▶ _WHAT IS ASKED_: Convert every line of the items below into one numbered list, omitting blank lines and leaving out the pictures.

▶ _MATERIAL FOR THIS EXERCISE_:

- - - - - - -

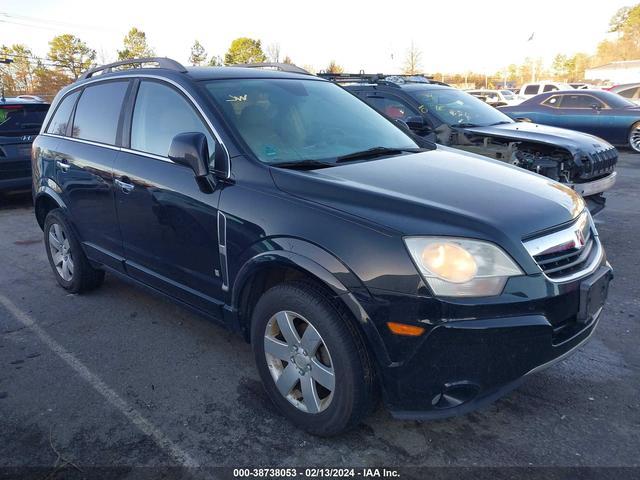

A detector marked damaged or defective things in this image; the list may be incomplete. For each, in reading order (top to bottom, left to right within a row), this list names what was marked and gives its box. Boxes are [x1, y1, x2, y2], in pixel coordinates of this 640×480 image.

damaged car [330, 77, 616, 214]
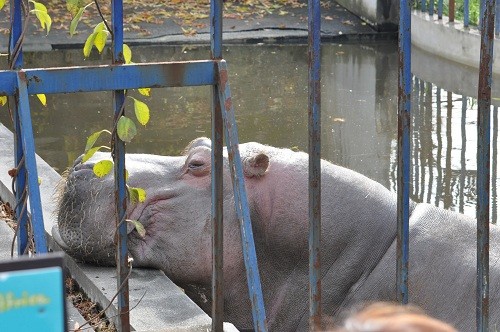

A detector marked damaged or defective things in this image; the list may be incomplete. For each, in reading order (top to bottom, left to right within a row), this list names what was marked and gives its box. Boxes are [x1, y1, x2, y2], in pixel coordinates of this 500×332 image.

rusty metal bar [111, 0, 130, 330]
rusty metal bar [216, 59, 268, 332]
rusty metal bar [306, 0, 322, 330]
rusty metal bar [396, 0, 412, 304]
rusty metal bar [474, 0, 494, 326]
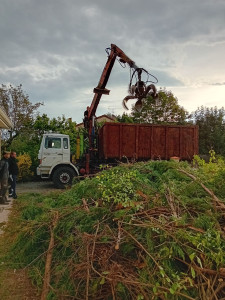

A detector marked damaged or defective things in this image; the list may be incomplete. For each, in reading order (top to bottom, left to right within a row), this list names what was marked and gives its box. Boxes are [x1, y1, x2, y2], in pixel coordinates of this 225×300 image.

rusty container side [98, 122, 199, 161]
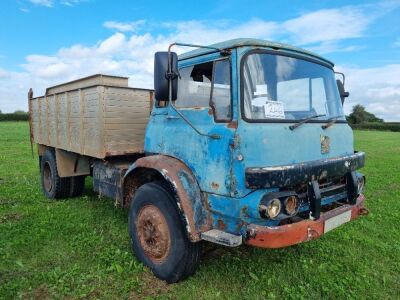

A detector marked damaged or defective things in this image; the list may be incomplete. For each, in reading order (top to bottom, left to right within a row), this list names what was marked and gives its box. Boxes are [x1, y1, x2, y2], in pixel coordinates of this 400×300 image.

orange rust [244, 195, 366, 248]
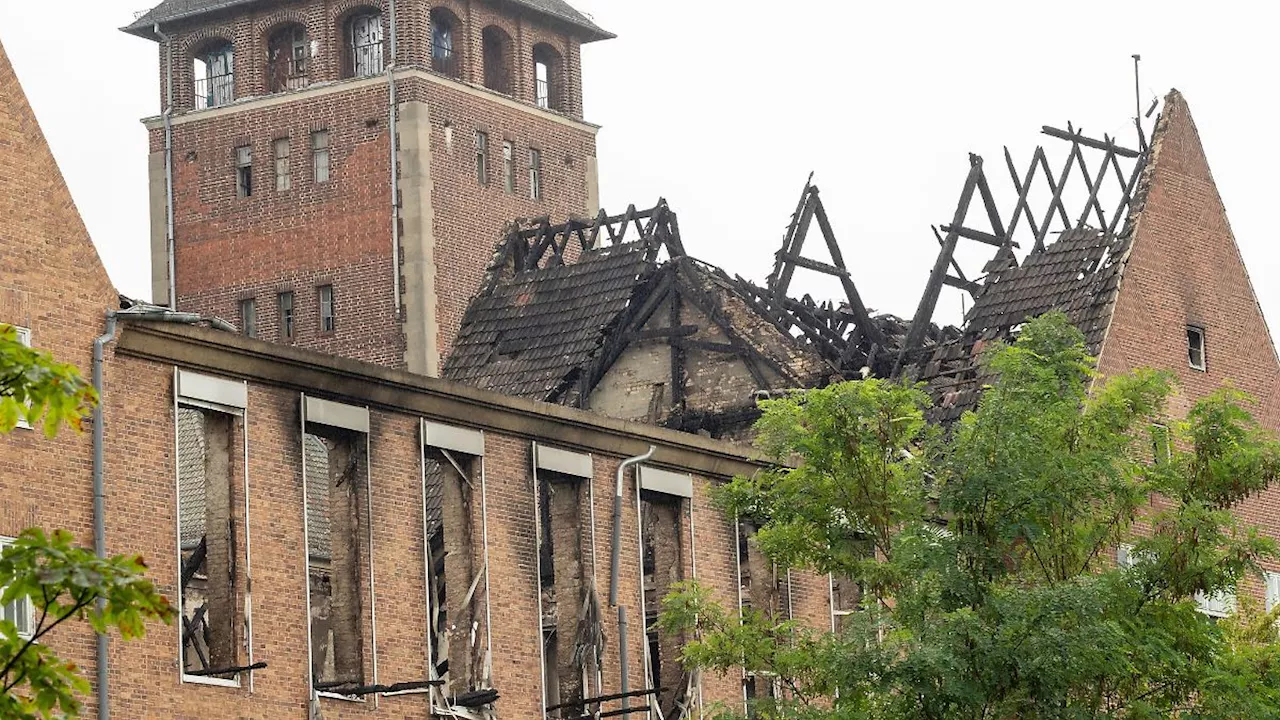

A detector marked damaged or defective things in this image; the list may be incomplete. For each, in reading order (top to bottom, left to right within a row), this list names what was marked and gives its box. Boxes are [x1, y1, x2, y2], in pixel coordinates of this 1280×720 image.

broken window frame [272, 137, 290, 191]
broken window frame [1184, 324, 1208, 372]
broken window frame [175, 368, 255, 688]
broken window frame [302, 394, 380, 704]
broken window frame [422, 422, 498, 708]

- - - - - - -

▶ _SOLUTION_:
1. A detector marked damaged or defective things in this image; the list may be incomplete. For each, in reading order (top to bottom, left to right within a row), this list names what was marked and gives its box. Boxes are [x1, y1, x2, y2], in pixel coordinates of this 640×480 image.
2. damaged car [330, 77, 616, 214]
3. A detector marked damaged or defective things in this image; the list may be incomplete. For each, in reading order (top to bottom, left to right within a row), this list names what was marked and gives its box. Boxes are [x1, y1, x2, y2], in pixel coordinates of this 500×332 image.
4. rusty metal bar [111, 0, 130, 330]
5. rusty metal bar [216, 59, 268, 332]
6. rusty metal bar [306, 0, 322, 330]
7. rusty metal bar [396, 0, 412, 304]
8. rusty metal bar [474, 0, 494, 326]
9. A detector marked damaged or defective things in this image; the list may be incomplete. For each, in reading order (top to bottom, left to right within a row), this list names what was marked and gives its box. Boxes are [x1, y1, x2, y2], in pixel coordinates of this 225×300 image.
10. rusty container side [98, 122, 199, 161]
11. A detector marked damaged or defective things in this image; the list may be incomplete. For each, in reading order (top to bottom, left to right within a row), this list names what was marked and gives its box. Boxes are [x1, y1, x2, y2], in pixel coordinates of this 400×300 image.
12. orange rust [244, 195, 366, 248]
13. A detector marked damaged or defective things in this image; the list may be incomplete. For each, in reading order (top to bottom, left to right within a row), this list names what was marked and gives its box. Boxes are [x1, y1, x2, y2], in pixel coordinates of this 1280×720 image.
14. broken window frame [272, 137, 290, 191]
15. broken window frame [1184, 324, 1208, 372]
16. broken window frame [175, 368, 255, 688]
17. broken window frame [302, 394, 380, 704]
18. broken window frame [422, 422, 498, 708]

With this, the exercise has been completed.